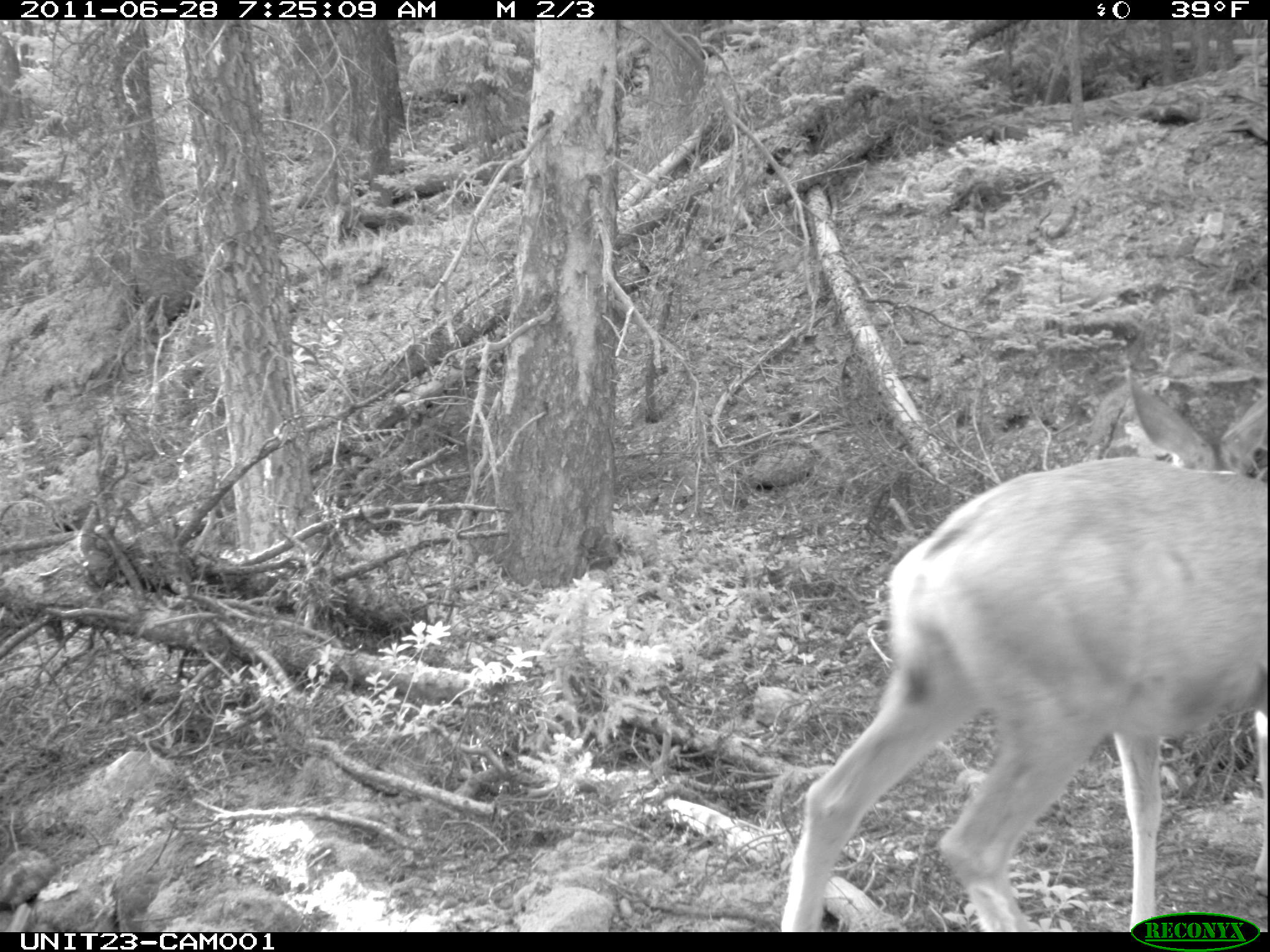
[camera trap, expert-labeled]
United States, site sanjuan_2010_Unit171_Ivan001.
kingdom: Animalia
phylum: Chordata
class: Mammalia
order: Artiodactyla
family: Cervidae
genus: Odocoileus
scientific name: Odocoileus hemionus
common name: mule deer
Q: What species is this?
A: Odocoileus hemionus (mule deer).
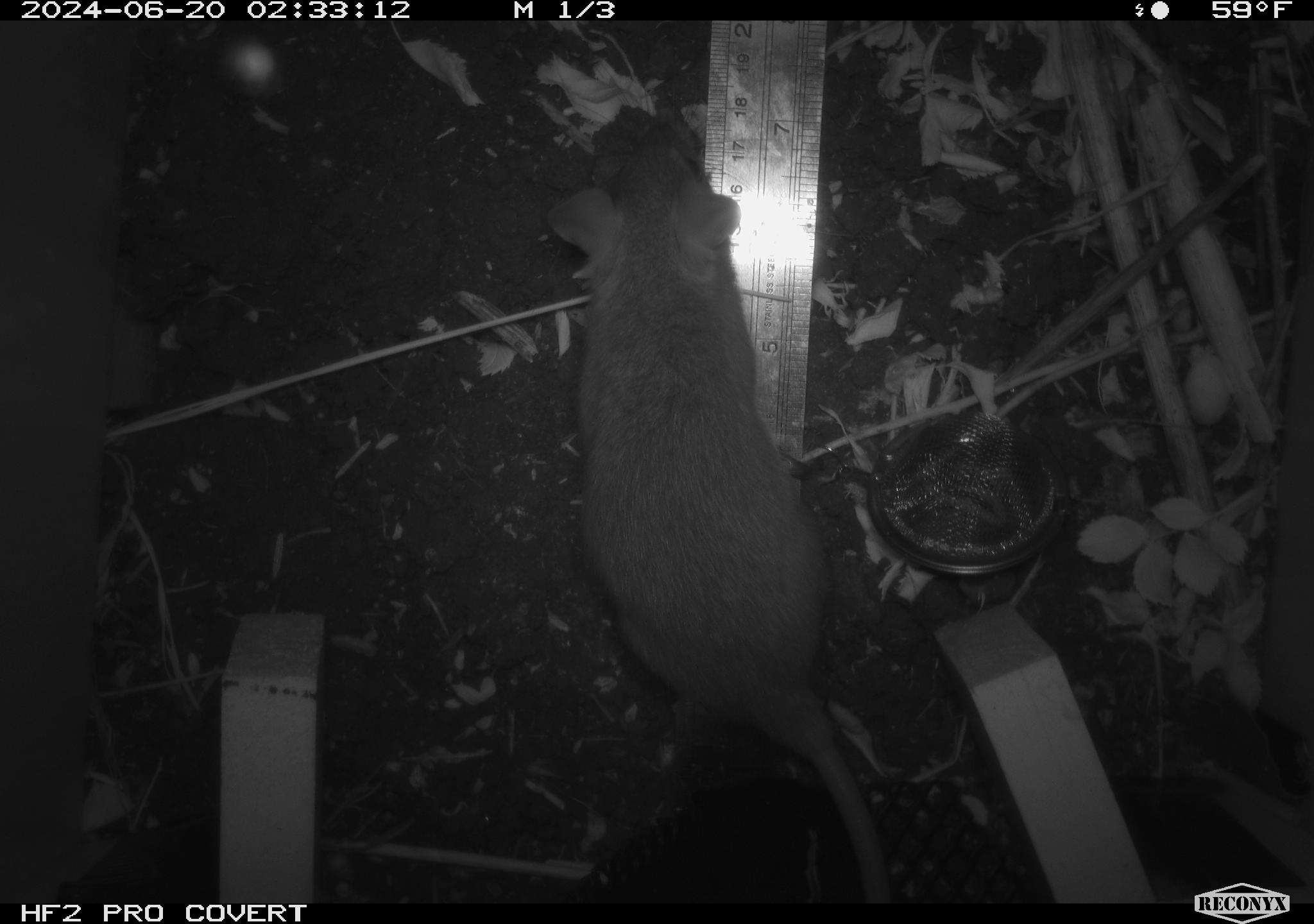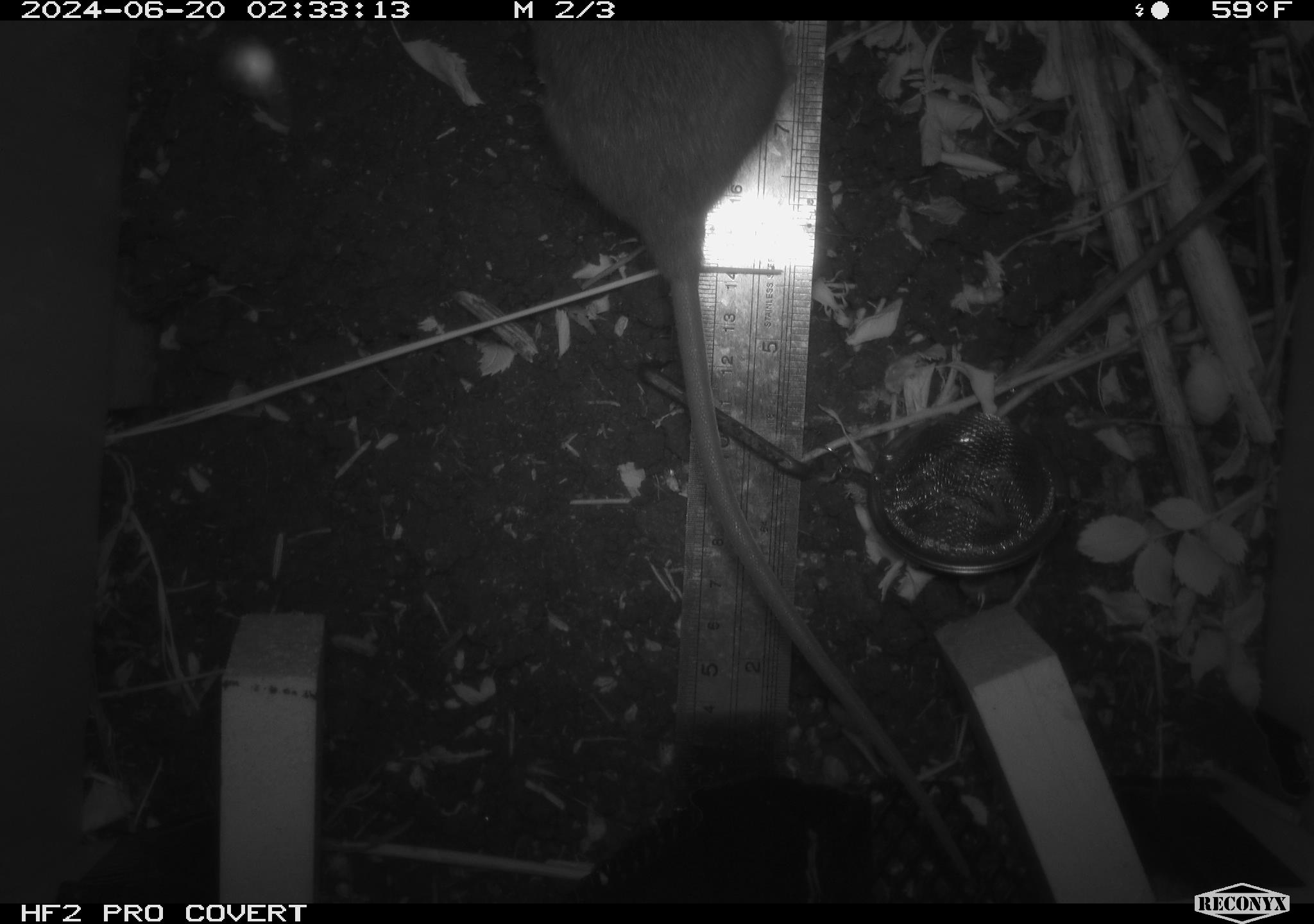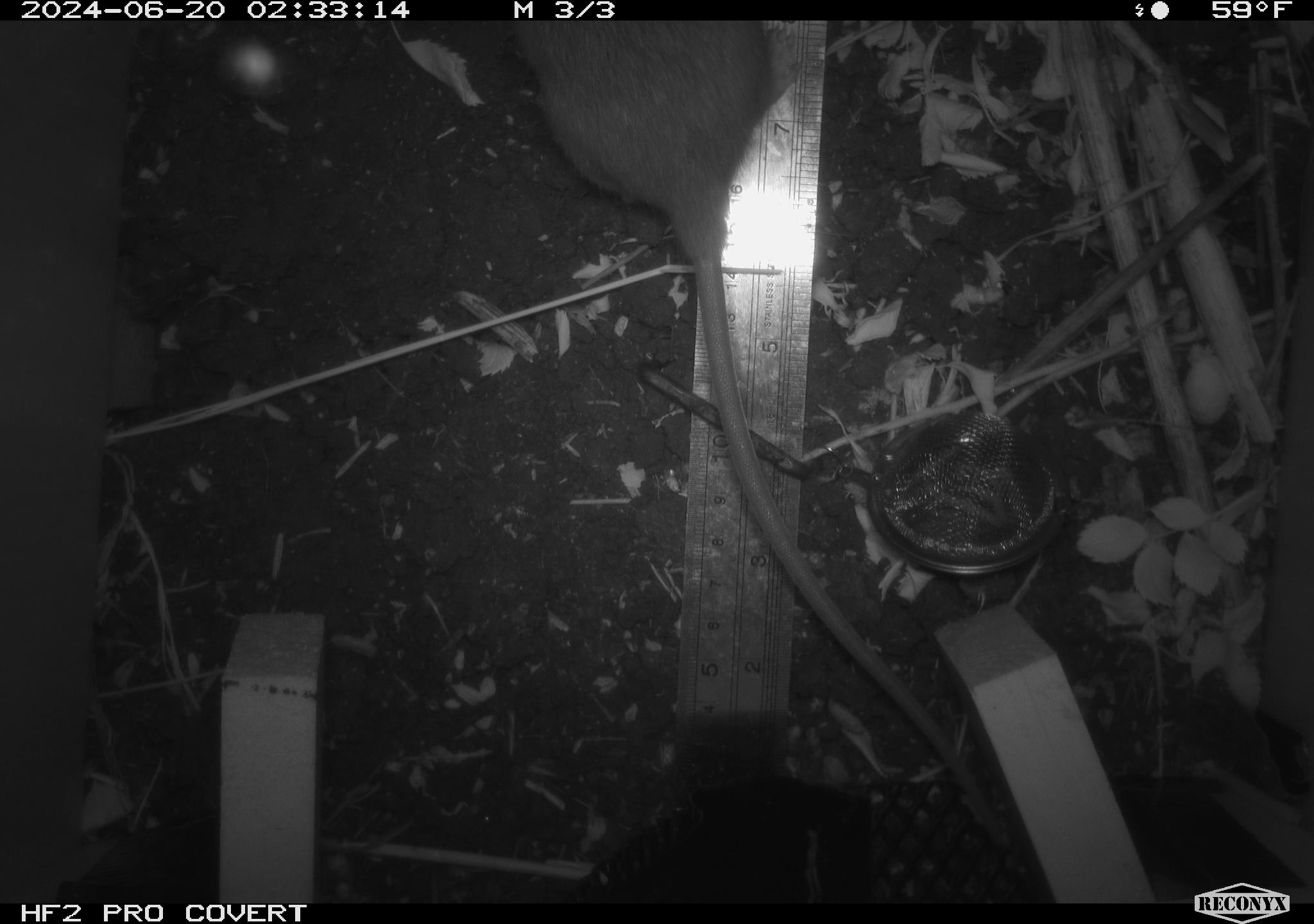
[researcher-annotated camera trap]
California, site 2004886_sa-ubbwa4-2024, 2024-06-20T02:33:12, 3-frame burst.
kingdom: Animalia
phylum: Chordata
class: Mammalia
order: Rodentia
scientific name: Rodentia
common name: woodrat or rat or mouse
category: woodrat or rat or mouse species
------------------------------------------------
• [The problem]: Every line above is to be duplicated exactly; no picture should be carried over.

• [Task output]:
[camera trap, expert-labeled]
United States, site sanjuan_2010_Unit171_Ivan001.
kingdom: Animalia
phylum: Chordata
class: Mammalia
order: Artiodactyla
family: Cervidae
genus: Odocoileus
scientific name: Odocoileus hemionus
common name: mule deer
Q: What species is this?
A: Odocoileus hemionus (mule deer).
[researcher-annotated camera trap]
California, site 2004886_sa-ubbwa4-2024, 2024-06-20T02:33:12, 3-frame burst.
kingdom: Animalia
phylum: Chordata
class: Mammalia
order: Rodentia
scientific name: Rodentia
common name: woodrat or rat or mouse
category: woodrat or rat or mouse species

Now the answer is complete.